--- begin ---
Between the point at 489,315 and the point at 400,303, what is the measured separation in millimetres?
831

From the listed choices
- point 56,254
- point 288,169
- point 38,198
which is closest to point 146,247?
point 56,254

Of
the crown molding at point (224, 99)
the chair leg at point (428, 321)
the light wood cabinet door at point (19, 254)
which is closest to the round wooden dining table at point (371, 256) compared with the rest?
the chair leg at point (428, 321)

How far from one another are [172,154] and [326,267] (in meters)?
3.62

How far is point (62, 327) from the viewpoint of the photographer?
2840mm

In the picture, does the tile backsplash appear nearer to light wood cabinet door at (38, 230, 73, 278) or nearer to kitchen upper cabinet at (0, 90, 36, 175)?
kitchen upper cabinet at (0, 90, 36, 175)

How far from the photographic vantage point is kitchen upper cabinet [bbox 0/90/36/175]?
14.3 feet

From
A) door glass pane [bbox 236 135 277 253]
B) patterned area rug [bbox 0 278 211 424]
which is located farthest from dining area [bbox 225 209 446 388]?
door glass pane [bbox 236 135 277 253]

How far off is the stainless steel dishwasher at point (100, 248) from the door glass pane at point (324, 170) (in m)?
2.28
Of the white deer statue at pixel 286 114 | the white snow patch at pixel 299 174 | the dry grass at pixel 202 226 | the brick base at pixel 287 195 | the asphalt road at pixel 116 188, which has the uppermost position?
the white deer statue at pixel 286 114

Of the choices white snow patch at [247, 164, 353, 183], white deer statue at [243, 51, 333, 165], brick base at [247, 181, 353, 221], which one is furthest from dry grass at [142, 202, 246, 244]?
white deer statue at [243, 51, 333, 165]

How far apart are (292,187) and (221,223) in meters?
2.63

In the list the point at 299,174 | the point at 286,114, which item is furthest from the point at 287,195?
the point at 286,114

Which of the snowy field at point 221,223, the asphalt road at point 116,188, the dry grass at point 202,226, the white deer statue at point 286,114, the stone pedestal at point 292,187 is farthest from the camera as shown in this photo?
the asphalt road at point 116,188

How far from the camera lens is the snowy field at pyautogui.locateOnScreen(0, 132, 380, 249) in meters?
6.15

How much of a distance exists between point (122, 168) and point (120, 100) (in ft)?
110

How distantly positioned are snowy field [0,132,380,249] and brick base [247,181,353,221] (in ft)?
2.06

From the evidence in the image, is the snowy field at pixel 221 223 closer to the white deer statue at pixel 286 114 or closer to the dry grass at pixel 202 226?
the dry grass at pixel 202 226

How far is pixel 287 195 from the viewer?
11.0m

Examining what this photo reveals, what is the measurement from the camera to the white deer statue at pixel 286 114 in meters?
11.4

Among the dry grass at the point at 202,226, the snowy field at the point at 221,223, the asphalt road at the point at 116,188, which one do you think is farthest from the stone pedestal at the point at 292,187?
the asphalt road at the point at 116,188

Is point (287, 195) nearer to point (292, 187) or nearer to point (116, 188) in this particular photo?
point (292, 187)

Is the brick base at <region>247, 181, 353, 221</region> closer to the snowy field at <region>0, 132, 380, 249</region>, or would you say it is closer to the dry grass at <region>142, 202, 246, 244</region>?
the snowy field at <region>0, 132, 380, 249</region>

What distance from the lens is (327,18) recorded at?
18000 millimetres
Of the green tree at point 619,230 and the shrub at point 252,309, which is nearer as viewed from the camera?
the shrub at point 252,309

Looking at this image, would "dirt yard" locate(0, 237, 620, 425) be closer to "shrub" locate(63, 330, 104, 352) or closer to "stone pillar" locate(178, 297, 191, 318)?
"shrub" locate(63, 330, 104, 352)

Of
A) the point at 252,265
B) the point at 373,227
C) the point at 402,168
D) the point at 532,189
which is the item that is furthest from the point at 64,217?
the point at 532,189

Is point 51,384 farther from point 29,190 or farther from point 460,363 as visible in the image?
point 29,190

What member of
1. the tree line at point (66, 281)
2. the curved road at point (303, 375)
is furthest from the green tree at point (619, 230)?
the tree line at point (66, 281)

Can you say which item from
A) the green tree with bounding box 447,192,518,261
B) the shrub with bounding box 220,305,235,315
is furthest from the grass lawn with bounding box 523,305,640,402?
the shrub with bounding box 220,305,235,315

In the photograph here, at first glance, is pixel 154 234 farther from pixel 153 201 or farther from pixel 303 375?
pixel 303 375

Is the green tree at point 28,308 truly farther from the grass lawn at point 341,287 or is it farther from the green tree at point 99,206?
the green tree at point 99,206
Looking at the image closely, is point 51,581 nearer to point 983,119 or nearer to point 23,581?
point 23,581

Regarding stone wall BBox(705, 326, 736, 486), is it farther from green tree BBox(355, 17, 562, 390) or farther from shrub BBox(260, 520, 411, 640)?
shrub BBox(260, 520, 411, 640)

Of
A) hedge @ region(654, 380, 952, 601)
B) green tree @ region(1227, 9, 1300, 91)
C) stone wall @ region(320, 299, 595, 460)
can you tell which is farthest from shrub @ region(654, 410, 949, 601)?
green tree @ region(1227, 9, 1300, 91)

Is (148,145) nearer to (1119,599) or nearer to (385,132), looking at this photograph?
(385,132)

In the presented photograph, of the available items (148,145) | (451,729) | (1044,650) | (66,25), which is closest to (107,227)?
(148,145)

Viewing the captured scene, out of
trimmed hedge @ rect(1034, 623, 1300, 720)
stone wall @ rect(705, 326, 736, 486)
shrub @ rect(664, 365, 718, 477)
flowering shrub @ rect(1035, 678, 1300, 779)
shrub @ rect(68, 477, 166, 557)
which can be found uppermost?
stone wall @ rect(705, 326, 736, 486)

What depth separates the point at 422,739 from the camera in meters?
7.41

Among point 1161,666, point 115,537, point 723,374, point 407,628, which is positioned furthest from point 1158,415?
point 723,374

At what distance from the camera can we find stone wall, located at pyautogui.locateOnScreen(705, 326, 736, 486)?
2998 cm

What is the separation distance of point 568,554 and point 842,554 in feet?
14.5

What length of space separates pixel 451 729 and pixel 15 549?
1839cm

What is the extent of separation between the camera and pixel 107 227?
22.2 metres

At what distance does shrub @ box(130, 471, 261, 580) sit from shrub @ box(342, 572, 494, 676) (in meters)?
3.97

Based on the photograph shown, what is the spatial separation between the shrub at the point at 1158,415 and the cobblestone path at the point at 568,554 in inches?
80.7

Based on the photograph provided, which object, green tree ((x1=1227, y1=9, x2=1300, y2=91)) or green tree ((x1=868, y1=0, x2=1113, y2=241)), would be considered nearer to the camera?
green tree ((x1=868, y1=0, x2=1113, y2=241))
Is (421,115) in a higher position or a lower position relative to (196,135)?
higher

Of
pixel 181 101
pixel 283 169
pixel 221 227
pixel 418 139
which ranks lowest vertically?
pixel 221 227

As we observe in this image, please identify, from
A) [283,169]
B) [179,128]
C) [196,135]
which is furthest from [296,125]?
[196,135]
--- end ---
- [Stated exercise] Print only the lines from the one with "What depth separates" to the end of the records, both included.

- [Reply to the exercise]
What depth separates the point at 422,739 from the camera in meters?
7.41

Among point 1161,666, point 115,537, point 723,374, point 407,628, which is positioned furthest from point 1158,415?
point 723,374

At what distance from the camera can we find stone wall, located at pyautogui.locateOnScreen(705, 326, 736, 486)?
2998 cm

What is the separation distance of point 568,554 and point 842,554 in feet?
14.5

What length of space separates pixel 451 729 and pixel 15 549?
1839cm

What is the extent of separation between the camera and pixel 107 227?
22.2 metres

At what distance does shrub @ box(130, 471, 261, 580) sit from shrub @ box(342, 572, 494, 676) (in meters)?
3.97

Based on the photograph shown, what is the spatial separation between the shrub at the point at 1158,415 and the cobblestone path at the point at 568,554 in inches?
80.7

Based on the photograph provided, which object, green tree ((x1=1227, y1=9, x2=1300, y2=91)) or green tree ((x1=868, y1=0, x2=1113, y2=241)), would be considered nearer to the camera?
green tree ((x1=868, y1=0, x2=1113, y2=241))
Is (421,115) in a higher position or a lower position relative to (196,135)?
higher

Of
pixel 181 101
pixel 283 169
pixel 221 227
pixel 418 139
which ranks lowest vertically?
pixel 221 227

As we observe in this image, please identify, from
A) [283,169]
B) [179,128]
C) [196,135]
which is furthest from [296,125]?
[196,135]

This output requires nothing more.